### TASK DETAILS
In the comments on women and conscription, retype the stretch from "Apparently they needed" through "listen to you." word for word.

### PASSAGE PROVIDED
This was literally an argument used by some women who opposed women's suffrage - worries that if they received the full benefits of citizenship they'd be expected to pay the full costs thereof.
You're starting from the false premise that I do not believe women should be conscripted. In my country (and many European countries) much of the female population was conscripted during the second world war, mostly for war industry and agriculture. In Norway and Sweden, everyone is registered for national service regardless of sex. In Switzerland, women can choose not to do national service, but if they do they have to pay an additional tax to support those who do. The idea of women doing national service really isn't weird in most countries that still use it. The reason countries like the US don't institute an equal draft register is because firstly, conservatives still hate the idea of women in the military, secondly, because the US has not been existentially threatened by a war for hundreds of year, and thirdly because the idea of the US drafting its population as conscripts is an absolute joke.
Unless aliens invade tomorrow, most countries don't need or use conscripts, and of all countries on Earth the US has the least need for conscripts. Switzerland, Sweden, Norway, Finland and so forth have conscription because they are historically neutral countries with small populations. Conscription is a part of their national defence strategy, and that strategy has thus inevitably had to define the role of women in order to remain effective. Until the xeno menace arrives, men in the US are simply never going to be drafted.
If you're that concerned about a situation that's never going to happen, write to your representative about it. The only people holding you back are conservatives.
Apparently they needed not be worried, as even once women were permitted in all roles and positions in the military without exception the very idea would remain a thing that's not going to happen, that Congress refuses to pass and the courts refuse to hear (the refusal of SCOTUS to hear NCFM v Selective Service was penned by Sotomayor and basically admits that there's probably illegal discrimination going on there but SCOTUS doesn't want to get between Congress and the military, so...).
Why are you complaining to me?
I'm not opposing you on this, I just struggle to care about something which is never going to matter. But if it matters to you, the people blocking you are your own military and political establishment. Most of those people are men. Go bond with them over man stuff, I'm sure they'll listen to you.

### INFORMATION SHOWN
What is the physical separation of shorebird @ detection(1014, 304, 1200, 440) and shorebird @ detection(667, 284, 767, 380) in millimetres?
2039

### SOLVED PROBLEM
Apparently they needed not be worried, as even once women were permitted in all roles and positions in the military without exception the very idea would remain a thing that's not going to happen, that Congress refuses to pass and the courts refuse to hear (the refusal of SCOTUS to hear NCFM v Selective Service was penned by Sotomayor and basically admits that there's probably illegal discrimination going on there but SCOTUS doesn't want to get between Congress and the military, so...).
Why are you complaining to me?
I'm not opposing you on this, I just struggle to care about something which is never going to matter. But if it matters to you, the people blocking you are your own military and political establishment. Most of those people are men. Go bond with them over man stuff, I'm sure they'll listen to you.